━━━━━ Materials provided

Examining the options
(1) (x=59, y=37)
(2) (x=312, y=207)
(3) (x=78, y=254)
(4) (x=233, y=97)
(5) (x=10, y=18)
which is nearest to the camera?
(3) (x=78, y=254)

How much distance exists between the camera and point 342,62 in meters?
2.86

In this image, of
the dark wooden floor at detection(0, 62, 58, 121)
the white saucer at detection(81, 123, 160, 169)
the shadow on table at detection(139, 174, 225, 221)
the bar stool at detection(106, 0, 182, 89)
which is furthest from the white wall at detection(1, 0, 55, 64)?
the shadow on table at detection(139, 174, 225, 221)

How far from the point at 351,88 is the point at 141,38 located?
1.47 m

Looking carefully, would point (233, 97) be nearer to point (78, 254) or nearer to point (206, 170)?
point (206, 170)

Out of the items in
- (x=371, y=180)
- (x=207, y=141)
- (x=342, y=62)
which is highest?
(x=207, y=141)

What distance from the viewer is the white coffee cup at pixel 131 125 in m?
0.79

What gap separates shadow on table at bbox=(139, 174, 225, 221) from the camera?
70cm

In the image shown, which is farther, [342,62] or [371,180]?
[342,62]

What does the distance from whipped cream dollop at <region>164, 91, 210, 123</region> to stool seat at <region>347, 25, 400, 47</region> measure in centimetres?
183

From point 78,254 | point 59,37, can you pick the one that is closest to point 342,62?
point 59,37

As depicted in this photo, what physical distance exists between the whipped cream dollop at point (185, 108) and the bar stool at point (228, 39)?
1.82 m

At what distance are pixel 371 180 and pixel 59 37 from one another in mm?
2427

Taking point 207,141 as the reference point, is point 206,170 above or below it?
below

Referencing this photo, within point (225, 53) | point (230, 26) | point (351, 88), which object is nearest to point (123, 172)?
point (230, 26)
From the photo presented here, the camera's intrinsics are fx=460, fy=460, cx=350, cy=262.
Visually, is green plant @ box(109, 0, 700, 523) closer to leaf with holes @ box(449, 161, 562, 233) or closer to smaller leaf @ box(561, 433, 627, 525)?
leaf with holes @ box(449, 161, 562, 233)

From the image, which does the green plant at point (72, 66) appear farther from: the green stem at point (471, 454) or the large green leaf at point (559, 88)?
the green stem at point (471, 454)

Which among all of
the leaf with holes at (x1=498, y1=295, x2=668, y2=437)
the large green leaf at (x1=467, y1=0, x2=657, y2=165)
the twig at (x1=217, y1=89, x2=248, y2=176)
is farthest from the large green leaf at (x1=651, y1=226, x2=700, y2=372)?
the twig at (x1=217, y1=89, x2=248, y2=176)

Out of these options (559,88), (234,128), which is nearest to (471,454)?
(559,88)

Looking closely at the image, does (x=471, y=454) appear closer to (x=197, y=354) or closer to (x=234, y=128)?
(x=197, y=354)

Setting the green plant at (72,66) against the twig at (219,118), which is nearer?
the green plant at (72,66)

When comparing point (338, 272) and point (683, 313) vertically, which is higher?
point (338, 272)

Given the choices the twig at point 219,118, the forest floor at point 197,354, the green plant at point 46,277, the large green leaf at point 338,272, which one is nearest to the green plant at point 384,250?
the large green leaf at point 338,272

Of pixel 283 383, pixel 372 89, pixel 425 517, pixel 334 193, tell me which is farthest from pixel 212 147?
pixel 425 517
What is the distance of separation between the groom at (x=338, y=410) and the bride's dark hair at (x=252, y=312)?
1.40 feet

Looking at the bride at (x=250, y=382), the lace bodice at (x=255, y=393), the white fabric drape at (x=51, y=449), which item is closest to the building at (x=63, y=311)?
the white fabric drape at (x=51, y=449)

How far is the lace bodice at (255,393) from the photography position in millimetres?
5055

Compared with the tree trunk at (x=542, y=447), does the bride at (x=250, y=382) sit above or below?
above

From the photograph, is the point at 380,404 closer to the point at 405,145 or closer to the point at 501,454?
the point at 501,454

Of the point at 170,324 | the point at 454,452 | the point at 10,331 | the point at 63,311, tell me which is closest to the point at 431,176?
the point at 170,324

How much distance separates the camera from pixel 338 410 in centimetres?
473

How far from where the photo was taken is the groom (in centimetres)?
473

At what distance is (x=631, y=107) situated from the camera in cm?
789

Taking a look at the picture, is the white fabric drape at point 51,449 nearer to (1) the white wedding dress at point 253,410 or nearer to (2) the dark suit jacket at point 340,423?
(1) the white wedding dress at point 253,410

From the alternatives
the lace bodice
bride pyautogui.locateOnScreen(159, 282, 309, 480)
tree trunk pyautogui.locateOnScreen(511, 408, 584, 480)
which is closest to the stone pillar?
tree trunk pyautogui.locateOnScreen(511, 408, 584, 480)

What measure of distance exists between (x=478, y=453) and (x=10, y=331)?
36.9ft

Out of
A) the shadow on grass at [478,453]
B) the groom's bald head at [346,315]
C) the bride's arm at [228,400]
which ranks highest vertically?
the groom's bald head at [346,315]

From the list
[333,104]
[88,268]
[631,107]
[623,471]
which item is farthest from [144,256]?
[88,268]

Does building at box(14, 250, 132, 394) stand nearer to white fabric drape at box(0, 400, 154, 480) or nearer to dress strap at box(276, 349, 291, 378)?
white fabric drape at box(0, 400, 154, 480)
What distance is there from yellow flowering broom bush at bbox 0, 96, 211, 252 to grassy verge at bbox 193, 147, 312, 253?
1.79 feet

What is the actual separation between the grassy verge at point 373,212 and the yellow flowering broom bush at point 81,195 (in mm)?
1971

━━━━━━━━━━

_What is asked_:
Word for word, extract all the records.

_Final result_:
Examining the options
(1) (x=59, y=37)
(2) (x=312, y=207)
(3) (x=78, y=254)
(4) (x=233, y=97)
(5) (x=10, y=18)
which is nearest to the camera?
(3) (x=78, y=254)

How much distance exists between the camera and point 342,62 in meters?
2.86

In this image, of
the dark wooden floor at detection(0, 62, 58, 121)
the white saucer at detection(81, 123, 160, 169)
the shadow on table at detection(139, 174, 225, 221)
the bar stool at detection(106, 0, 182, 89)
which is furthest from the white wall at detection(1, 0, 55, 64)?
the shadow on table at detection(139, 174, 225, 221)

How far from the point at 351,88 is the point at 141,38 located?
1.47 m

Looking carefully, would point (233, 97) be nearer to point (78, 254) or nearer to point (206, 170)?
point (206, 170)

Out of the items in
- (x=371, y=180)
- (x=207, y=141)
- (x=342, y=62)
which is highest?
(x=207, y=141)

What distance from the viewer is the white coffee cup at pixel 131 125 in m?
0.79

What gap separates shadow on table at bbox=(139, 174, 225, 221) from the camera?
70cm

In the image shown, which is farther, [342,62] or [371,180]?
[342,62]

What does the distance from whipped cream dollop at <region>164, 91, 210, 123</region> to stool seat at <region>347, 25, 400, 47</region> measure in centimetres?
183

From point 78,254 | point 59,37, can you pick the one that is closest to point 342,62?
point 59,37

As depicted in this photo, what physical distance exists between the whipped cream dollop at point (185, 108) and the bar stool at point (228, 39)?
1.82 m

At what distance are pixel 371 180 and pixel 59 37 from one another in mm?
2427

Taking point 207,141 as the reference point, is point 206,170 above or below it?
below

Referencing this photo, within point (225, 53) | point (230, 26) | point (351, 88), which object is nearest to point (123, 172)?
point (230, 26)
From the photo presented here, the camera's intrinsics are fx=460, fy=460, cx=350, cy=262.
Visually, is green plant @ box(109, 0, 700, 523) closer to leaf with holes @ box(449, 161, 562, 233) or closer to smaller leaf @ box(561, 433, 627, 525)?
leaf with holes @ box(449, 161, 562, 233)

From the image, which does the green plant at point (72, 66) appear farther from: the green stem at point (471, 454) or the large green leaf at point (559, 88)?
the green stem at point (471, 454)

Which among all of
the leaf with holes at (x1=498, y1=295, x2=668, y2=437)
the large green leaf at (x1=467, y1=0, x2=657, y2=165)
the twig at (x1=217, y1=89, x2=248, y2=176)
is farthest from the large green leaf at (x1=651, y1=226, x2=700, y2=372)?
the twig at (x1=217, y1=89, x2=248, y2=176)

Out of these options (559,88), (234,128), which is nearest to (471,454)?
(559,88)

Looking closely at the image, does (x=471, y=454) appear closer to (x=197, y=354) or closer to (x=234, y=128)?
(x=197, y=354)

Setting the green plant at (72,66) against the twig at (219,118), which is nearer?
the green plant at (72,66)

When comparing point (338, 272) and point (683, 313) vertically, which is higher?
point (338, 272)

Given the choices the twig at point 219,118, the forest floor at point 197,354, the green plant at point 46,277, the large green leaf at point 338,272, which one is nearest to the green plant at point 384,250?
the large green leaf at point 338,272

Of pixel 283 383, pixel 372 89, pixel 425 517, pixel 334 193, tell me which is farthest from pixel 212 147?
pixel 425 517
What is the distance of separation between the groom at (x=338, y=410) and the bride's dark hair at (x=252, y=312)?
1.40 feet

Looking at the bride at (x=250, y=382), the lace bodice at (x=255, y=393), the white fabric drape at (x=51, y=449), which item is closest to the building at (x=63, y=311)?
the white fabric drape at (x=51, y=449)

How far is the lace bodice at (255,393) from the photography position in millimetres?
5055

Compared with the tree trunk at (x=542, y=447), does the bride at (x=250, y=382) sit above or below?
above

From the photograph, is the point at 380,404 closer to the point at 405,145 or closer to the point at 501,454?
the point at 501,454

Of the point at 170,324 | the point at 454,452 | the point at 10,331 | the point at 63,311, tell me which is closest to the point at 431,176?
the point at 170,324

How much distance separates the camera from pixel 338 410 in centimetres?
473

How far from where the photo was taken is the groom (in centimetres)?
473

At what distance is (x=631, y=107) situated from the camera in cm?
789

Taking a look at the picture, is the white fabric drape at point 51,449 nearer to (1) the white wedding dress at point 253,410 or nearer to (2) the dark suit jacket at point 340,423?
(1) the white wedding dress at point 253,410

From the alternatives
the lace bodice
bride pyautogui.locateOnScreen(159, 282, 309, 480)
tree trunk pyautogui.locateOnScreen(511, 408, 584, 480)
which is closest to the stone pillar?
tree trunk pyautogui.locateOnScreen(511, 408, 584, 480)

What measure of distance exists between (x=478, y=453) and (x=10, y=331)?
36.9ft

Out of
A) the shadow on grass at [478,453]
B) the groom's bald head at [346,315]
C) the bride's arm at [228,400]
which ranks highest vertically?
the groom's bald head at [346,315]

From the list
[333,104]
[88,268]
[631,107]
[623,471]
which item is farthest from [144,256]?
[88,268]

Does building at box(14, 250, 132, 394) stand nearer to white fabric drape at box(0, 400, 154, 480) or nearer to dress strap at box(276, 349, 291, 378)?
white fabric drape at box(0, 400, 154, 480)
What distance is there from yellow flowering broom bush at bbox 0, 96, 211, 252 to grassy verge at bbox 193, 147, 312, 253?
1.79 feet

What is the actual separation between the grassy verge at point 373,212 and the yellow flowering broom bush at point 81,195 (in mm)?
1971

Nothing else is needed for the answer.